As the demands of the IT sector are rationally and neatly linked, the widespread belief that the AI surge poses a disruptive danger to the internet companies warrants more skepticism than it has received thus far. According to the people who are developing these companies, the key to realizing the full, glorious potential of large-language-model-based AI, at the level of personal assistants or in the service of achieving machine intelligence, is simply more access to more data. These companies' current businesses were built on the acquisition, production, and monetization of large amounts of highly personal data about their users.

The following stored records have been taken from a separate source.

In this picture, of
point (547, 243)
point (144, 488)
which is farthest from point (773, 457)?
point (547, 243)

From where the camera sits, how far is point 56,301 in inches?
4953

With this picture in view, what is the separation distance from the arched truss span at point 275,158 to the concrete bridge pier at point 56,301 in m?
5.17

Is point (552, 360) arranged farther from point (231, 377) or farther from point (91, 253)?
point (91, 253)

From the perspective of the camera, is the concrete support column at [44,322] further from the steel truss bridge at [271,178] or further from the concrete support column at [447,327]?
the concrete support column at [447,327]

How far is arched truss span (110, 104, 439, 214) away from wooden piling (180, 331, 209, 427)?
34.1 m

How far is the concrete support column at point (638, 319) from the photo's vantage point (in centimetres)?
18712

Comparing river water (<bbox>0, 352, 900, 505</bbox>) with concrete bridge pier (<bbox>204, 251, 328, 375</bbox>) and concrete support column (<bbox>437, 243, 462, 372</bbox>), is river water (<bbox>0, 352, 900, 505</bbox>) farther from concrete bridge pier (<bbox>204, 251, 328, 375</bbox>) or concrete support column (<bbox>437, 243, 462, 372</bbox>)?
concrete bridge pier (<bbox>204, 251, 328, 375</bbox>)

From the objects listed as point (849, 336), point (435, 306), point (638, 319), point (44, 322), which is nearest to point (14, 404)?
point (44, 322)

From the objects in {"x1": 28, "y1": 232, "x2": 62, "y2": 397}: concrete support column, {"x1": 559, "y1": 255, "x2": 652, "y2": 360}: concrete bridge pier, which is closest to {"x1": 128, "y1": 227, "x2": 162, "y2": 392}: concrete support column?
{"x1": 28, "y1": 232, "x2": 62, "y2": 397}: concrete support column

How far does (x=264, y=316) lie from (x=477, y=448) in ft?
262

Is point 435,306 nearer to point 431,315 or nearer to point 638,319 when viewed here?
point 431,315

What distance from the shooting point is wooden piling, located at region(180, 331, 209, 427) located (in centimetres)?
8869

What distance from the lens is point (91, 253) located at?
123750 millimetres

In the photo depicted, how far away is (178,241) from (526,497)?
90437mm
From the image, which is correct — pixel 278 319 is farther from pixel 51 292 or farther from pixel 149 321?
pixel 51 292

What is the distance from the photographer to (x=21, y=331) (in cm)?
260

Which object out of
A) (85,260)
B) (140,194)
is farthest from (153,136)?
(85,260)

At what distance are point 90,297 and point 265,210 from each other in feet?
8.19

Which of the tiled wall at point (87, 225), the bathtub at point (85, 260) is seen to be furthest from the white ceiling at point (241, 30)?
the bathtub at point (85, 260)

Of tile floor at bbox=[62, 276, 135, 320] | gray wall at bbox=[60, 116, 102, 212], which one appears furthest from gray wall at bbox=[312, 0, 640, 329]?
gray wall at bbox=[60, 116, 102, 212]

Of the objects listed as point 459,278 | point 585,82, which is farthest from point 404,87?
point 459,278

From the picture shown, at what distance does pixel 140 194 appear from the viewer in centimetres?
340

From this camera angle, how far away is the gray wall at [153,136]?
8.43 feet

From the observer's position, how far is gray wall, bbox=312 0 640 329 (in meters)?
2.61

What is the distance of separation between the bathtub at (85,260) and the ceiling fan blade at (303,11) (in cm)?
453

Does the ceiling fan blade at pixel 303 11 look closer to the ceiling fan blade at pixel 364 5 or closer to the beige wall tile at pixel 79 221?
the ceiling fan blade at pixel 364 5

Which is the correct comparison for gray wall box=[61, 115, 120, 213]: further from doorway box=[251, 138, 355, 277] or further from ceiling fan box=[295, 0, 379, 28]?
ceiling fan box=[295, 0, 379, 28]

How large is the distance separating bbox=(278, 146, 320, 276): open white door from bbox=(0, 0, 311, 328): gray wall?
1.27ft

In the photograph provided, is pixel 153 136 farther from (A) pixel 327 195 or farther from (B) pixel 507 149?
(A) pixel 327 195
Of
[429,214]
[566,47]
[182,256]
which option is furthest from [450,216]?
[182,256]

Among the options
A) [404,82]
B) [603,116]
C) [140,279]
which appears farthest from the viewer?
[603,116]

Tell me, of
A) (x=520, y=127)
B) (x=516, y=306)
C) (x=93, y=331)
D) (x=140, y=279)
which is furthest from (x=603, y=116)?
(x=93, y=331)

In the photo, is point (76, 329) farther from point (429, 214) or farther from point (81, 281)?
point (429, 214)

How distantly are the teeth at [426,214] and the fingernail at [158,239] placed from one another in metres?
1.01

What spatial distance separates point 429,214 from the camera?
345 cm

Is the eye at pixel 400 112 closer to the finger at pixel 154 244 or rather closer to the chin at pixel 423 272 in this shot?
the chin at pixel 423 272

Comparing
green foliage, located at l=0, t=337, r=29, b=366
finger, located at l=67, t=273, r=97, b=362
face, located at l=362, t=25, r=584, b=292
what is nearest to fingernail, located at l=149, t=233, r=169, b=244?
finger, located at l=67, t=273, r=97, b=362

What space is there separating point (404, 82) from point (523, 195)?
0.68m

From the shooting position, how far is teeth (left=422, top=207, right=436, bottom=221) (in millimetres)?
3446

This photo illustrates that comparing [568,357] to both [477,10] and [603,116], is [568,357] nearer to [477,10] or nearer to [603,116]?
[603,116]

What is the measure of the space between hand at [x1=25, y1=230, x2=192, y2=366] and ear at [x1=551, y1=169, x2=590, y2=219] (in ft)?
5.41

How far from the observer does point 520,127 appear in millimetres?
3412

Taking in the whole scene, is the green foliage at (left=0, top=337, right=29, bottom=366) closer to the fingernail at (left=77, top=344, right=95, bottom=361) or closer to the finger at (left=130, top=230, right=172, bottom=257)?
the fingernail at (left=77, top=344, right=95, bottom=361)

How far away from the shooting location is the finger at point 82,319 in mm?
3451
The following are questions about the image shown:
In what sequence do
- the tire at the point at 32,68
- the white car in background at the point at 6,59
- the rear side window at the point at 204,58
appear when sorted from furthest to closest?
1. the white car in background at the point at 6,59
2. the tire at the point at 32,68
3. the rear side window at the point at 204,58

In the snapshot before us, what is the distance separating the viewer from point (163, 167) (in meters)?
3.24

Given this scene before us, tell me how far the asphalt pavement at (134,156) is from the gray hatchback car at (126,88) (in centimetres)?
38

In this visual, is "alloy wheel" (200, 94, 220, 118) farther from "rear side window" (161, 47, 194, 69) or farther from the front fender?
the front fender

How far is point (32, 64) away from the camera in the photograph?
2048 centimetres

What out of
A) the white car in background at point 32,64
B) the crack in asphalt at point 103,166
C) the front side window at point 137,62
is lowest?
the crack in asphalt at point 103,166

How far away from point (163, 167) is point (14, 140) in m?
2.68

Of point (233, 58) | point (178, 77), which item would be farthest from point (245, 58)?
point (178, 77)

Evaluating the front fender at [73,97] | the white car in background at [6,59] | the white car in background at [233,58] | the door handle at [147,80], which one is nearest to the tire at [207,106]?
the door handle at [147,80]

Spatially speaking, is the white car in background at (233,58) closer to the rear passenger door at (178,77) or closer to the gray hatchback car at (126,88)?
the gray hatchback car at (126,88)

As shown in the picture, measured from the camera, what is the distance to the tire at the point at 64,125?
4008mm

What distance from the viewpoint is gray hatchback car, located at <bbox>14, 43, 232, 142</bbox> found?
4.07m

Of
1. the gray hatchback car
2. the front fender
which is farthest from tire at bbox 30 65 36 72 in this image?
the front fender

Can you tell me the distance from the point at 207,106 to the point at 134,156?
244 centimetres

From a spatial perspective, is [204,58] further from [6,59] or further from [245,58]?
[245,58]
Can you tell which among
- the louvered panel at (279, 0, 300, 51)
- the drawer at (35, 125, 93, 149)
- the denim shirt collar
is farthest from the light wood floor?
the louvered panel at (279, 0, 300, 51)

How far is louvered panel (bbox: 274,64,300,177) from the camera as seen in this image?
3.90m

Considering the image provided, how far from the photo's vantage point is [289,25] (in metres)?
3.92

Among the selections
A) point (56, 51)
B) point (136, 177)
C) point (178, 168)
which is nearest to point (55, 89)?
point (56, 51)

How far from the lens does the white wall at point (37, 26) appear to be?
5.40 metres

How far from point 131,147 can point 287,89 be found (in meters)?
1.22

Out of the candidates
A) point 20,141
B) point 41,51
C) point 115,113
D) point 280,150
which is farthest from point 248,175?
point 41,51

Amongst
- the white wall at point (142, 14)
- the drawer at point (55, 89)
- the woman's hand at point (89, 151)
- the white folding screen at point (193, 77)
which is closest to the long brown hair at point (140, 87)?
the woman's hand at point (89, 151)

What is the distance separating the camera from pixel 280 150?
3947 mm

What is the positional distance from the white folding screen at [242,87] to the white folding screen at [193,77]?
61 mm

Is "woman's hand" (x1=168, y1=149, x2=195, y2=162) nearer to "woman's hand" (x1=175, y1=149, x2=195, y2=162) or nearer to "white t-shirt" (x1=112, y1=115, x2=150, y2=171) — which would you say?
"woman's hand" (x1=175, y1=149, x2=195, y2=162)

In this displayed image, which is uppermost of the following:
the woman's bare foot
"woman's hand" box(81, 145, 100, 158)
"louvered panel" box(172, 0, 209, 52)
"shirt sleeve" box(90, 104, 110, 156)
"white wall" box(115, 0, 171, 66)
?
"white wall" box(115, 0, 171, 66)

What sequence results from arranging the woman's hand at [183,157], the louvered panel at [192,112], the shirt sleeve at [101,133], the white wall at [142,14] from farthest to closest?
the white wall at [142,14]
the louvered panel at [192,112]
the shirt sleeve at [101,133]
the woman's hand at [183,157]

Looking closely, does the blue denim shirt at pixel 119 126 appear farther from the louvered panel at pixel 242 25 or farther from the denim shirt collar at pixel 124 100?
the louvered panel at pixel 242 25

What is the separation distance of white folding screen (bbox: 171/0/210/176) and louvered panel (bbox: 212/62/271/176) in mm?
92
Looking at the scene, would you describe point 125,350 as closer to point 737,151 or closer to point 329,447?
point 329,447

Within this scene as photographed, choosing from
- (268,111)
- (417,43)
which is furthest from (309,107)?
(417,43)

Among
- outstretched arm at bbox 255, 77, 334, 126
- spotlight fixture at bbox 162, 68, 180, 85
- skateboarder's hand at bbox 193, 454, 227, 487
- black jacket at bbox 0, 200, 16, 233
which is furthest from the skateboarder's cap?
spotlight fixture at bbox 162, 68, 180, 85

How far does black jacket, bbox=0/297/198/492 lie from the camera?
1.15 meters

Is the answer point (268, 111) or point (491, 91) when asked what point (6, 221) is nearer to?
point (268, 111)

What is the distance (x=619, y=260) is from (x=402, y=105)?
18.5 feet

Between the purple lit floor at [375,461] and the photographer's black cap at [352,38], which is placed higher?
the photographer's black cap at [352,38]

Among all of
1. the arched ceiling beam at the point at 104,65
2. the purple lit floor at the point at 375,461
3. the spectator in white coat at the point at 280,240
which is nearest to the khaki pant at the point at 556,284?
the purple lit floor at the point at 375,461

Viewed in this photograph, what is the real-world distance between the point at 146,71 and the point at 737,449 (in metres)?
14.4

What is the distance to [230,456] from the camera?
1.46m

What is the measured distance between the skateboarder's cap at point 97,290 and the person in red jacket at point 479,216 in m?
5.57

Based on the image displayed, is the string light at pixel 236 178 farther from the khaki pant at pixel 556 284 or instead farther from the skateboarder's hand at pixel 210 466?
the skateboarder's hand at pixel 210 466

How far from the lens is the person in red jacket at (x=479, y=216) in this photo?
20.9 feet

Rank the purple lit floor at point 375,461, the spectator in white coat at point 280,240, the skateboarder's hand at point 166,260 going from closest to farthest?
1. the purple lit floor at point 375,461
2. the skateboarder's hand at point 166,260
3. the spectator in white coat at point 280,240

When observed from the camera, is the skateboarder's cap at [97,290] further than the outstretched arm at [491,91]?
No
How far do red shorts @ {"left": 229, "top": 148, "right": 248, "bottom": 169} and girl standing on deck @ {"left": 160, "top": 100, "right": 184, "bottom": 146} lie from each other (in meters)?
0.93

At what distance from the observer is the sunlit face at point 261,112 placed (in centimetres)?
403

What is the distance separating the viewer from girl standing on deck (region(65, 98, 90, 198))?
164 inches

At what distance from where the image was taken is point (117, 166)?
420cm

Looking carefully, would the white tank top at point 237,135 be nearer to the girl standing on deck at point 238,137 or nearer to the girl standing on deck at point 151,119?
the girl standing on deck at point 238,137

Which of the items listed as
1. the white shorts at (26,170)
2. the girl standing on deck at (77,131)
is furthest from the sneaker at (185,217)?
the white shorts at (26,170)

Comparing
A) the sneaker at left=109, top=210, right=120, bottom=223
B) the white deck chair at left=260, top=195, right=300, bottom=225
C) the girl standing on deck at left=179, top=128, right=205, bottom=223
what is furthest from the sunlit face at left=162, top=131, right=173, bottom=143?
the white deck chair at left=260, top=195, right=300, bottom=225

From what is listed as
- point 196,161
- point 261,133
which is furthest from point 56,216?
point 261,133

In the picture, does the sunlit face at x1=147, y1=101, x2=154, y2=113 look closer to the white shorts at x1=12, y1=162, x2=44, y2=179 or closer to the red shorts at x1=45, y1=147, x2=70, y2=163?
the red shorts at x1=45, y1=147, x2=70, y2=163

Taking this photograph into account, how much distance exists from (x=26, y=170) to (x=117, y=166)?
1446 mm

It's more of an idealistic picture of a future where our conventional ideas of what belongs to us have been completely redefined than it is a conspiracy theory or even a calculated scheme. AI companies have claimed that in order to live up to their promises, they must consume massive volumes of both public and private data. A more intimate version of the same claim is being made by Google, which says that it will soon be able to assist with everything. It just asks for everything in return from you.